CHA has submitted comments on the calendar year (CY) 2024 outpatient prospective payment system (OPPS) and physician fee schedule (PFS) proposed rules.
CHA offers the following comments in the CY 2024 OPPS proposed rule letter:
- Provide an Adequate Market Basket Update: CHA asks that CMS use data that better reflect the input price inflation that hospitals have experienced and are projected to experience in 2024 and provide a forecast error adjustment for underestimating the update in CY 2022. Further, as in prior years, CHA asks CMS to eliminate the unjustified reduction to the market basket update as a result of the Affordable Care Act (ACA)-mandated productivity adjustment for any year covered under the COVID-19 public health emergency (PHE).
- Preserve Access to Outpatient Services: CHA believes that CMS’ decision in the 2023 final rule to define rural sole community hospital (SCH) off-campus provider-based clinics as “excepted” from its site-neutral clinic visit policy was an important step in preserving access to care for a segment of the underserved population. While we appreciate this bold action, we ask CMS to except all off-campus provider-based clinics from the site-neutral clinic visit policy. Doing so is aligned with CMS’ stated goals of expanding access to underserved populations and reducing inequitable outcomes.
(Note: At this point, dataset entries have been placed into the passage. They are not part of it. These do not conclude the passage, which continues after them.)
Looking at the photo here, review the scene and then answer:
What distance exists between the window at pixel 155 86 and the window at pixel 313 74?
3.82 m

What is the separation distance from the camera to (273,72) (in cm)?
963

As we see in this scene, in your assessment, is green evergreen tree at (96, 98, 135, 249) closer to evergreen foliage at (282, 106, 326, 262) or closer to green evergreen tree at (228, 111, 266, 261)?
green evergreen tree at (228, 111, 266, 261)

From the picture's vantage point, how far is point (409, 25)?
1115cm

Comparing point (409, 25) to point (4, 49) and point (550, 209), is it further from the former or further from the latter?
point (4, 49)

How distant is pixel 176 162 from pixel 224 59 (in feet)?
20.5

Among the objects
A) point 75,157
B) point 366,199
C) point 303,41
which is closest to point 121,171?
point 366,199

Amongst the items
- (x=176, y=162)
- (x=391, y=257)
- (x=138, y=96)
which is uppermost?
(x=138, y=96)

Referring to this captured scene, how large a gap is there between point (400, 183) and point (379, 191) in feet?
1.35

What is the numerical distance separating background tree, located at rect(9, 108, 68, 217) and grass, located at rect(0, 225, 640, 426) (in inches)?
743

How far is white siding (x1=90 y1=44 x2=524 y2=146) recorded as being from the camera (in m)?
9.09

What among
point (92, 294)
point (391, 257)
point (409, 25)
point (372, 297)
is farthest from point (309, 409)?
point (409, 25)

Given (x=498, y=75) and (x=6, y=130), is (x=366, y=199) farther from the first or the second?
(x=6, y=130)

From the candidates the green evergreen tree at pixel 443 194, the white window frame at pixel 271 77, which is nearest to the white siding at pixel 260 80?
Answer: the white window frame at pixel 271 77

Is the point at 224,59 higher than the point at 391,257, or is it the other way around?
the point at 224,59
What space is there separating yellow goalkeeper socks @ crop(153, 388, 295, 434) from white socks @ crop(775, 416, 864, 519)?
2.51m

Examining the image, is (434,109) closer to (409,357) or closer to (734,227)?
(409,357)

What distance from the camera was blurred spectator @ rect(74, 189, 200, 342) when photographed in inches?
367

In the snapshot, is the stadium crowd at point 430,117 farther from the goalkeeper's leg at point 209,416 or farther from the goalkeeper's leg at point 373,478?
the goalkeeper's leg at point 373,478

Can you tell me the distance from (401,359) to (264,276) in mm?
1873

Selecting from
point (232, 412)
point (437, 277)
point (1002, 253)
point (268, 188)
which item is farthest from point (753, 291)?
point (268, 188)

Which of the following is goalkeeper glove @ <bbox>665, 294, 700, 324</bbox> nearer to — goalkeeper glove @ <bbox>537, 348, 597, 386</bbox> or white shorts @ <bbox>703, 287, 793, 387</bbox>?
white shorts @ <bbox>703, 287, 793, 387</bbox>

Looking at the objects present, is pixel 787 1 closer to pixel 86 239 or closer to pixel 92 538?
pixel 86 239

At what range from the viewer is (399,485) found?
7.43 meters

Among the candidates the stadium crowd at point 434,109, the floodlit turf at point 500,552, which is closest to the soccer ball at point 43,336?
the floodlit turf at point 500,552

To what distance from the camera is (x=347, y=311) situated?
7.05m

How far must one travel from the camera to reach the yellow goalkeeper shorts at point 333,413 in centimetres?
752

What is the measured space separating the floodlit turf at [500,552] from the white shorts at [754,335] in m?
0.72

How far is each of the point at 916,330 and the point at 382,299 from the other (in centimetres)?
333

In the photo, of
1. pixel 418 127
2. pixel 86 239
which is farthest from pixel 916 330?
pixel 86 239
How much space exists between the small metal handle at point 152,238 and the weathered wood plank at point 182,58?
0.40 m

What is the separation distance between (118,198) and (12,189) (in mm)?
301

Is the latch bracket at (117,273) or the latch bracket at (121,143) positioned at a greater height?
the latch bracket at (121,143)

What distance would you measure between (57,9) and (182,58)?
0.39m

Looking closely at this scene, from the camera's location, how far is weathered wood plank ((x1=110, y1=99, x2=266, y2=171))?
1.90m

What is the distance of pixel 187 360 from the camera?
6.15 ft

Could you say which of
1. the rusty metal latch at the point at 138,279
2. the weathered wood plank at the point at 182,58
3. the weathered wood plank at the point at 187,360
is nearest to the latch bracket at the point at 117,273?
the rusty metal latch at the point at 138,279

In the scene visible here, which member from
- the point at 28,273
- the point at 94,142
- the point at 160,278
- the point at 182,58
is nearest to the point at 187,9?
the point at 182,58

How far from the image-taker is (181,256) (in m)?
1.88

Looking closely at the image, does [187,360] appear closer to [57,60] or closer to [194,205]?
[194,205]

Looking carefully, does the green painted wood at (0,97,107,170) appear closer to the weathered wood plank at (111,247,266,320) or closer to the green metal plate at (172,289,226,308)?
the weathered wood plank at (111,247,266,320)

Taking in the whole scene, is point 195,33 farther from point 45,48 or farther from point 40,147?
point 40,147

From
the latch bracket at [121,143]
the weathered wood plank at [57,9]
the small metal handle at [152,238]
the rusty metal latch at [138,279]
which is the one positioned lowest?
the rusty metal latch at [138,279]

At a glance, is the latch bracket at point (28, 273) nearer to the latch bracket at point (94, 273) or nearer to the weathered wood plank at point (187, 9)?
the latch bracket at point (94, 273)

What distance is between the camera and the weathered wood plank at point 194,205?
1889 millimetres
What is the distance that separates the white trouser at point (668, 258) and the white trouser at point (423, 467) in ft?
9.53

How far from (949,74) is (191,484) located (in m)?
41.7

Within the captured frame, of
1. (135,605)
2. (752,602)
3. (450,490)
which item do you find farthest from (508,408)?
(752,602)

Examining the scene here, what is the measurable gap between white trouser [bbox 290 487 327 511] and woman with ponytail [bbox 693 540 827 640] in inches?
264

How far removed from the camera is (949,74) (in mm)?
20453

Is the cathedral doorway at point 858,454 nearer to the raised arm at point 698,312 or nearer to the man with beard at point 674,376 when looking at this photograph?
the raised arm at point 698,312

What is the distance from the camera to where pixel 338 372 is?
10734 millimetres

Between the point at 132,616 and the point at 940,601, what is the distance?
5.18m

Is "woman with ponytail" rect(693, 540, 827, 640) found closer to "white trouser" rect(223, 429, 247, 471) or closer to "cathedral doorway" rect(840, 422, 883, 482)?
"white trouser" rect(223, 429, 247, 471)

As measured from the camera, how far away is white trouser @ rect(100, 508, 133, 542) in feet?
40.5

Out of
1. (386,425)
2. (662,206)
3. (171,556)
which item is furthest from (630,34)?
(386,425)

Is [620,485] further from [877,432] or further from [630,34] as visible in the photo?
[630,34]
- Price Transparency: CHA strongly supports efforts to provide patients with data that will help them make value-based decisions about where to receive their care. We appreciate CMS’ efforts to standardize the machine-readable files. However, we have concerns about the viability of including certain new variables in the machine-readable file and new, duplicative, enforcement requirements.
- Support 340B Safety-Net Hospitals: CHA thanks CMS for proposing to pay for separately payable drugs acquired under the 340B program at average sales price (ASP) +6%. Given California’s hospitals’ fragile finances and the crucial role 340B plays in maintaining access to care for underserved and at-risk populations, CHA appreciates CMS’ proposal in CMS-1793-P to repay hospitals in a lump sum. However, we do not share CMS’ belief that this repayment must be done in a budget-neutral manner. Finally, we are deeply concerned that for many of California’s financially challenged 340B hospitals, repayment will come too late.
- Partial Hospitalization and Intensive Outpatient Programs: CHA appreciates CMS’ efforts to increase access to these services for Medicare beneficiaries by using an expanded set of claims data to calculate the proposed 2024 PHP and IOP payment rates. CHA asks CMS to use all of the measures at its disposal, including Section 1135 waivers available under the ongoing opioid PHE to ensure that underserved beneficiaries have access to these services.
- Packaging Policies and Non-Opioid Treatment Alternatives: CHA appreciates CMS’ request for information regarding separate payment for non-opioid treatment alternatives. While Sections 4135(a) and (b) of the Consolidated Appropriations Act (CAA) are not effective until Jan. 1, 2025, we ask CMS to begin separate payment for non-opioid pain treatment alternatives for services provided on or after Jan. 1, 2024, by issuing a waiver under the opioid PHE.
- Essential Medicines: CMS requests feedback on the concept of providing a separate payment for the costs that hospitals incur to build and maintain a stockpile of certain essential medicines. While CHA cautiously supports the separate payment, we are concerned that the need for such payment is symptomatic of the larger issue of inadequate payment updates (discussed in detail below). While we appreciate the proposal, we believe that CMS should first concentrate on providing all hospitals adequate market basket updates that keep pace with input price inflation and allow hospitals to invest in resilient supply chains for pharmaceuticals, PPE, and other supplies.
CHA offers the following comments in the CY 2024 PFS proposed rule letter:
- Urges CMS to work with Congress to address significant payment reductions to the proposed conversion factor and physician payments. We are concerned that the statutorily required reduction in the conversion factor will exacerbate access issues for Medicare beneficiaries.
- Supports the indefinite delay in the appropriate use criteria (AUC) implementation. We greatly appreciate the determination that the policy is unworkable given the current state of revenue cycle systems. Further, CHA continues to believe that it is inappropriate for CMS to penalize facilities that perform imaging services when referring providers to inappropriately order said service.
- Supports CMS’ continued delay of the evaluation and management (E/M) “split billing” policy. CHA again encourages the agency to rescind its policy of basing payment in situations where a physician and a non-physician practitioner split a visit based on the preponderance of time only.
- Appreciates the multitude of changes proposed to the Medicare Shared Savings Program (MSSP). While these changes are directionally correct, CHA continues to have concerns about the eventual transition to APP eCQMs and the limits on growth in ACO CMS-HCC scores as CMS contemplates attributing larger populations of underserved beneficiaries to ACOs.
- Supports CMS’ proposals to extend Medicare telehealth flexibilities, as well as access to virtual hospital outpatient therapy services provided to patients in their homes, through 2024. We urge CMS to work with Congress to permanently expand telehealth and virtual services for Medicare beneficiaries.
CHA thanks members for their feedback which informed comments.